3.1 La jurisprudence relative à l'ancien art. 81 RAVS, applicable à la
procédure ouverte devant la juridiction cantonale (arrêt du 5 février 2004 [H
68/03], consid. 2.2), admet qu'une action en réparation du dommage soit
déclarée sans objet lorsque l'un des codébiteurs solidaires indemnise
entièrement la caisse en cours de procédure (arrêts D. du 17 décembre 2004 [H
215/04]; arrêts non publiés H. du 22 juin 1998 [H 195/96] consid. 3, H. du 30
septembre 1998 [H 256/97] consid. 4b; voir également Nussbaumer, Das
Schadenersatzverfahren nach Art. 52 AHVG, in : Aktuelle Fragen aus dem
Beitragsrecht der AHV, St-Gall 1998, p. 120). Il en va de même lorsqu'après
l'introduction d'une action en réparation du dommage, la caisse obtient le
paiement d'une partie de la créance de cotisations produite dans la faillite
de l'employeur (arrêt non publié L. du 2 juin 1995 [H 10/95] consid. 2b) ou
pour laquelle un acte de défaut de biens lui a été délivré. Cela ne vaut
toutefois que si les parties ne contestent pas les effets de ce paiement sur
la créance en réparation du dommage. En revanche, si elle sont encore en
litige sur ce point, le juge saisi de l'action en réparation du dommage ne
peut pas déclarer la procédure sans objet, mais doit statuer au fond.

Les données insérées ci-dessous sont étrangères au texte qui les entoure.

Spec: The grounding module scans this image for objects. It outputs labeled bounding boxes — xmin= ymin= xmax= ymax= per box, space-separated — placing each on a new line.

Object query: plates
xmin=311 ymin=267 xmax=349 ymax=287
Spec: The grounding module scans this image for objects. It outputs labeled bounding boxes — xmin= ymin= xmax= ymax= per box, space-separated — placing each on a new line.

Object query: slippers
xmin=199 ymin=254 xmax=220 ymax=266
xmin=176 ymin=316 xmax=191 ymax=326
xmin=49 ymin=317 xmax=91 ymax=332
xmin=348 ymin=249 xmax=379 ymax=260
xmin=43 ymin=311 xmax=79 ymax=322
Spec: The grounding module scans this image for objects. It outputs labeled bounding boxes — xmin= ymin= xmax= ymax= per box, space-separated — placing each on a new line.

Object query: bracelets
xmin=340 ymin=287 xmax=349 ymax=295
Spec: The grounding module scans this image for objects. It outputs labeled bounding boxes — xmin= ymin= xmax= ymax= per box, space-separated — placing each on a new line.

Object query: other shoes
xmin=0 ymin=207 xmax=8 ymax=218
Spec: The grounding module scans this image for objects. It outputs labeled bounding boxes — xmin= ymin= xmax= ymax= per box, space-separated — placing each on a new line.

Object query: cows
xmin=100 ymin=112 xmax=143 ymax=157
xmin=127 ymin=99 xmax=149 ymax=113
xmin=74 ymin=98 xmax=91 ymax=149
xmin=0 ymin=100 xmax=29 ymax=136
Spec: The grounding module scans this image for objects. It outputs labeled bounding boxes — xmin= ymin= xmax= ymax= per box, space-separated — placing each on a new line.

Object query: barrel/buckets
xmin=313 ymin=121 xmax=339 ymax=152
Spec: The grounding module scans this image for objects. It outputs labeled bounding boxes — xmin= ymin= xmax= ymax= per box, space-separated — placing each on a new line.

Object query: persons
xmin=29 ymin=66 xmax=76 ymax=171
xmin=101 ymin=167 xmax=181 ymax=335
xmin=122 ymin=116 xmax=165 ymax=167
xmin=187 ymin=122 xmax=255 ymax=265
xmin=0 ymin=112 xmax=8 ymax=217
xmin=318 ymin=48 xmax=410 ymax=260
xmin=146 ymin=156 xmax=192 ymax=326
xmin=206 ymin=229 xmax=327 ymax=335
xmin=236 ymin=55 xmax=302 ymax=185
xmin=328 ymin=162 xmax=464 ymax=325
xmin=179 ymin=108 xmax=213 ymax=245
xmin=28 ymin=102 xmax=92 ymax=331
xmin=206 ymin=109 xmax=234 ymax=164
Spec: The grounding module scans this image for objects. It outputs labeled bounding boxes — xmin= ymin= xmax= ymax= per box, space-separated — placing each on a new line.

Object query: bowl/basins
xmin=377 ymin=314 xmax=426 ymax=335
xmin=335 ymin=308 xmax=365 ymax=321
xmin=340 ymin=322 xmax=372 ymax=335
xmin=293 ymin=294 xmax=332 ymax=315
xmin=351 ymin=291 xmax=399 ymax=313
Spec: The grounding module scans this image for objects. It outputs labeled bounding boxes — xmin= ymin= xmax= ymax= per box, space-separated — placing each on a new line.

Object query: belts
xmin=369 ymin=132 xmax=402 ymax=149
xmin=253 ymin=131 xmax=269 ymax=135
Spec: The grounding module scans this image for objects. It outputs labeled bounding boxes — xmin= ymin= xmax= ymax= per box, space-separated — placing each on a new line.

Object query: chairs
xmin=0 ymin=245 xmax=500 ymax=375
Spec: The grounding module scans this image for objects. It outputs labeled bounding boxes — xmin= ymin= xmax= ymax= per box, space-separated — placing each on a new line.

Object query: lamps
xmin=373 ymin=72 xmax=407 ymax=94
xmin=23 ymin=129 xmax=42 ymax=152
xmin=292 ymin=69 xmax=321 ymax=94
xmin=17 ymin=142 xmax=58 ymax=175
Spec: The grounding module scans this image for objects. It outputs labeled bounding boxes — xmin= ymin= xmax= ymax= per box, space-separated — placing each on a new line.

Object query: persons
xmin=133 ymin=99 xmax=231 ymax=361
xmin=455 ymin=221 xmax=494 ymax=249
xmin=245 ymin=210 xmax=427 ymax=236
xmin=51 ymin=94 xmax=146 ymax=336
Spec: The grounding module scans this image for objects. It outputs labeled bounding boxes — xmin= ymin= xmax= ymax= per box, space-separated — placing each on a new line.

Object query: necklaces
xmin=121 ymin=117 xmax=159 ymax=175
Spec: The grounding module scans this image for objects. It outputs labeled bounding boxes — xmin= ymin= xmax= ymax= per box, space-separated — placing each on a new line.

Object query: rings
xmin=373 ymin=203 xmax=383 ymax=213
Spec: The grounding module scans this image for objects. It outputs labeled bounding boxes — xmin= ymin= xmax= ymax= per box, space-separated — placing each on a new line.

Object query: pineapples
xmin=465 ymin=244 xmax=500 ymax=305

3.2 En l'occurrence, la caisse a d'abord conclu, en procédure cantonale, à ce
que L.________ et N.________ soient solidairement condamnés à lui payer
11'531 fr. Afin de prendre en considération les acomptes versés par
D.________, elle a par la suite admis n'être plus titulaire que d'une créance
de 9'934 fr. 25 contre L.________ et N.________. Pour la différence entre ces
deux montants, la procédure était donc devenue sans objet. Pour le reste, le
litige entre les parties subsistait et appelait un jugement au fond : la
caisse contestait que les paiements effectués par D.________ (en réalité
A.________ SA) aient eu pour effet de libérer entièrement L.________ et
N.________ de leur responsabilité et concluait encore expressément à leur
condamnation au paiement de 9'934 fr. 25. Les premiers juges ne pouvaient
donc pas déclarer la procédure entièrement sans objet, mais devaient se
prononcer sur les dernières conclusions de la caisse et, vu ce qui précède
(consid. 2 supra), les rejeter. Dans cette mesure seulement, les conclusions
de la caisse en instance fédérale sont bien fondées et entraînent la réforme
du jugement entrepris.

4.
Les intimés, qui obtiennent tout de même gain de cause, peuvent prétendre une
indemnité de dépens à la charge de la recourante (art. 159 al. 1 OJ). Par
ailleurs, le litige ne porte pas sur l'octroi ou le refus de prestations
d'assurance, de sorte que la recourante supportera les frais de justice (art.
134 et 156 al. 1 OJ).

Par ces motifs, le Tribunal fédéral des assurances prononce:

1.
Le recours est partiellement admis au sens des considérants. Le point 2 du
dispositif du jugement du 26 octobre 2004 du Tribunal des assurances sociales
du canton de Genève est réformé en ce sens que les conclusions prises en
instance cantonale par la Caisse interprofessionnelle d'AVS de la Fédération
des entreprises romandes sont rejetées dans la mesure où elles ne sont pas
devenues sans objet.

2.
Les frais de justice, d'un montant de 1'000 fr., sont mis à la charge de la
recourante et sont compensés avec l'avance de frais qu'elle a effectuée.

3.
La recourante versera aux intimés, créanciers solidaires, la somme de 2'500
fr. (y compris la taxe à la valeur ajoutée) à titre de dépens pour l'instance
fédérale.

4.
Le présent arrêt sera communiqué aux parties, au Tribunal des assurances
sociales du canton de Genève et à l'Office fédéral des assurances sociales.